Miguel didn’t have a sense of space or time the way I did; he also didn’t see it as an issue.  When in Rome do as the Romans, and I found myself caring much less about the details and much more about the moment.  In his native Mayan language there did not exist the conditional tense, that is:
should have, would have, could have, etc.  In his language they speak in the present.  That was probably one of the most rewarding things about being around him.  He was always present and in the moment.  When he listened, he really listened and when he spoke, he used his words wisely.
It wasn’t all easy lessons like with Miguel.  I spent time in Veracruz shortly thereafter and really wanted to drink a beer after having abstained from alcohol for more than one month.  I walked into a bar by myself to drink a beer and write in my journal.  I was not left alone and saw the harsh reality of being a woman in a country that has a very different sense of what women should and shouldn’t do.  

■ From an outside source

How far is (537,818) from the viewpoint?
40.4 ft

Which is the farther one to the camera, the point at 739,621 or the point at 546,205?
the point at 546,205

The men looked at me as though I was half crazy and spoke to me as though I was for sale.  I felt angry, not so much at them, but at this culture that seemed so unfair to women and allowed men to do as they pleased on the basis of their sex.  I felt the frustration of an outsider who wanted to turn their culture upside down and show them mine because of a sense of superiority and enlightenment.  I grounded myself and reminded myself that I chose to be there to listen and learn and not to conquer their beliefs.  I reminded myself that it wasn’t my job to do so and furthermore, I knew I wasn’t going to win that battle so I finished my beer and went for a walk instead.